■ **EXTRACTED DATA**

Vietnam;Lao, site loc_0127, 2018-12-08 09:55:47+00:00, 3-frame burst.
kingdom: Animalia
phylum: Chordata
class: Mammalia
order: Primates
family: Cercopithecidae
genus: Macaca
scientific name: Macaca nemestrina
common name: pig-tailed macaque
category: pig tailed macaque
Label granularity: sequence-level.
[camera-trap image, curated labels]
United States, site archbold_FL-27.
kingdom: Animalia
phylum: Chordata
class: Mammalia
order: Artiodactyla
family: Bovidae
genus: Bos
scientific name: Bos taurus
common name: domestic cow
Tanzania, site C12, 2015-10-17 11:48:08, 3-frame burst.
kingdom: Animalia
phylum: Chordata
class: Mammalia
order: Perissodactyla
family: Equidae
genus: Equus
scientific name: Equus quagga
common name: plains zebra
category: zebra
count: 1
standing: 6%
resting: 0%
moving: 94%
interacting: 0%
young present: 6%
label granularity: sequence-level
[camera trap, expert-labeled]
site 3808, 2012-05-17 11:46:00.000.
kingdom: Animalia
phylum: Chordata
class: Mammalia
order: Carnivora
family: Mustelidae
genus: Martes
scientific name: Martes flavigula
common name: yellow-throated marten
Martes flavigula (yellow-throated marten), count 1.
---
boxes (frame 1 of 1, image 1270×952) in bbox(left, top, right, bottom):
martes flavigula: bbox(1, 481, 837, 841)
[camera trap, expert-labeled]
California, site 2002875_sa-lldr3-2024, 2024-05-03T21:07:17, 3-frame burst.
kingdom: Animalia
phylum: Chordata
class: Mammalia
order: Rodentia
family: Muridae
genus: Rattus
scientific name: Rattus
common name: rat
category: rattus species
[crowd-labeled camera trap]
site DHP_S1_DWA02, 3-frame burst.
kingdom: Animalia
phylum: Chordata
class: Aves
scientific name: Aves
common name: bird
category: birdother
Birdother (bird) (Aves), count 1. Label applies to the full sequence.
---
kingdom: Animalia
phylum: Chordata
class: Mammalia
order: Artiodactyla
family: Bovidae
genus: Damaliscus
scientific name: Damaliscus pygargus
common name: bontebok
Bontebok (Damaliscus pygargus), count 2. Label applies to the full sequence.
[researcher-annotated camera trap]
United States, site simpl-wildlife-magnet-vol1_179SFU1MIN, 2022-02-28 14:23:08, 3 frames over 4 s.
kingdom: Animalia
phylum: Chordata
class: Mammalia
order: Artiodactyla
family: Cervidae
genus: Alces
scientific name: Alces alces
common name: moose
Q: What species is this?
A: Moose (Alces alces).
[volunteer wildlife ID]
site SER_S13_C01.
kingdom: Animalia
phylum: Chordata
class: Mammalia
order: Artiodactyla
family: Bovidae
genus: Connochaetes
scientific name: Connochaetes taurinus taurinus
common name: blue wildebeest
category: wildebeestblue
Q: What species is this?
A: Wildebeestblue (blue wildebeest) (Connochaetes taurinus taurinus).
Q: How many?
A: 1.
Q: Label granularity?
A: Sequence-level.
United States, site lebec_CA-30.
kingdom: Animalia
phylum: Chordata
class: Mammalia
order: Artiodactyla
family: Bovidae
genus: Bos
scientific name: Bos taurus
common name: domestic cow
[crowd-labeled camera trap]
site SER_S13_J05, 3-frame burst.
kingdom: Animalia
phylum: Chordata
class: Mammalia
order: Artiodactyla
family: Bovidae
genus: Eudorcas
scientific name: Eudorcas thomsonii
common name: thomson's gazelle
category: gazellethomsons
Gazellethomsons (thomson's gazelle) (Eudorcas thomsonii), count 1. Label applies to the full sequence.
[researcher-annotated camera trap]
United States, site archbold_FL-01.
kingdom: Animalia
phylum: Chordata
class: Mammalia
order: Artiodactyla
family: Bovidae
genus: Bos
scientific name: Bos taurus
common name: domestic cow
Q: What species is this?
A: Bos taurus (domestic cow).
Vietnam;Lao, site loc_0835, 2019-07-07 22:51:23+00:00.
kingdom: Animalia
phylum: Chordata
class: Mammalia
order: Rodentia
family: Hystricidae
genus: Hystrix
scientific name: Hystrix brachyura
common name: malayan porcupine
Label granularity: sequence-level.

■ **INSTRUCTIONS TO FOLLOW**
Would you copy the whole listing exactly?

■ **COMPLETED TASK**
Vietnam;Lao, site loc_0127, 2018-12-08 09:55:47+00:00, 3-frame burst.
kingdom: Animalia
phylum: Chordata
class: Mammalia
order: Primates
family: Cercopithecidae
genus: Macaca
scientific name: Macaca nemestrina
common name: pig-tailed macaque
category: pig tailed macaque
Label granularity: sequence-level.
[camera-trap image, curated labels]
United States, site archbold_FL-27.
kingdom: Animalia
phylum: Chordata
class: Mammalia
order: Artiodactyla
family: Bovidae
genus: Bos
scientific name: Bos taurus
common name: domestic cow
Tanzania, site C12, 2015-10-17 11:48:08, 3-frame burst.
kingdom: Animalia
phylum: Chordata
class: Mammalia
order: Perissodactyla
family: Equidae
genus: Equus
scientific name: Equus quagga
common name: plains zebra
category: zebra
count: 1
standing: 6%
resting: 0%
moving: 94%
interacting: 0%
young present: 6%
label granularity: sequence-level
[camera trap, expert-labeled]
site 3808, 2012-05-17 11:46:00.000.
kingdom: Animalia
phylum: Chordata
class: Mammalia
order: Carnivora
family: Mustelidae
genus: Martes
scientific name: Martes flavigula
common name: yellow-throated marten
Martes flavigula (yellow-throated marten), count 1.
---
boxes (frame 1 of 1, image 1270×952) in bbox(left, top, right, bottom):
martes flavigula: bbox(1, 481, 837, 841)
[camera trap, expert-labeled]
California, site 2002875_sa-lldr3-2024, 2024-05-03T21:07:17, 3-frame burst.
kingdom: Animalia
phylum: Chordata
class: Mammalia
order: Rodentia
family: Muridae
genus: Rattus
scientific name: Rattus
common name: rat
category: rattus species
[crowd-labeled camera trap]
site DHP_S1_DWA02, 3-frame burst.
kingdom: Animalia
phylum: Chordata
class: Aves
scientific name: Aves
common name: bird
category: birdother
Birdother (bird) (Aves), count 1. Label applies to the full sequence.
---
kingdom: Animalia
phylum: Chordata
class: Mammalia
order: Artiodactyla
family: Bovidae
genus: Damaliscus
scientific name: Damaliscus pygargus
common name: bontebok
Bontebok (Damaliscus pygargus), count 2. Label applies to the full sequence.
[researcher-annotated camera trap]
United States, site simpl-wildlife-magnet-vol1_179SFU1MIN, 2022-02-28 14:23:08, 3 frames over 4 s.
kingdom: Animalia
phylum: Chordata
class: Mammalia
order: Artiodactyla
family: Cervidae
genus: Alces
scientific name: Alces alces
common name: moose
Q: What species is this?
A: Moose (Alces alces).
[volunteer wildlife ID]
site SER_S13_C01.
kingdom: Animalia
phylum: Chordata
class: Mammalia
order: Artiodactyla
family: Bovidae
genus: Connochaetes
scientific name: Connochaetes taurinus taurinus
common name: blue wildebeest
category: wildebeestblue
Q: What species is this?
A: Wildebeestblue (blue wildebeest) (Connochaetes taurinus taurinus).
Q: How many?
A: 1.
Q: Label granularity?
A: Sequence-level.
United States, site lebec_CA-30.
kingdom: Animalia
phylum: Chordata
class: Mammalia
order: Artiodactyla
family: Bovidae
genus: Bos
scientific name: Bos taurus
common name: domestic cow
[crowd-labeled camera trap]
site SER_S13_J05, 3-frame burst.
kingdom: Animalia
phylum: Chordata
class: Mammalia
order: Artiodactyla
family: Bovidae
genus: Eudorcas
scientific name: Eudorcas thomsonii
common name: thomson's gazelle
category: gazellethomsons
Gazellethomsons (thomson's gazelle) (Eudorcas thomsonii), count 1. Label applies to the full sequence.
[researcher-annotated camera trap]
United States, site archbold_FL-01.
kingdom: Animalia
phylum: Chordata
class: Mammalia
order: Artiodactyla
family: Bovidae
genus: Bos
scientific name: Bos taurus
common name: domestic cow
Q: What species is this?
A: Bos taurus (domestic cow).
Vietnam;Lao, site loc_0835, 2019-07-07 22:51:23+00:00.
kingdom: Animalia
phylum: Chordata
class: Mammalia
order: Rodentia
family: Hystricidae
genus: Hystrix
scientific name: Hystrix brachyura
common name: malayan porcupine
Label granularity: sequence-level.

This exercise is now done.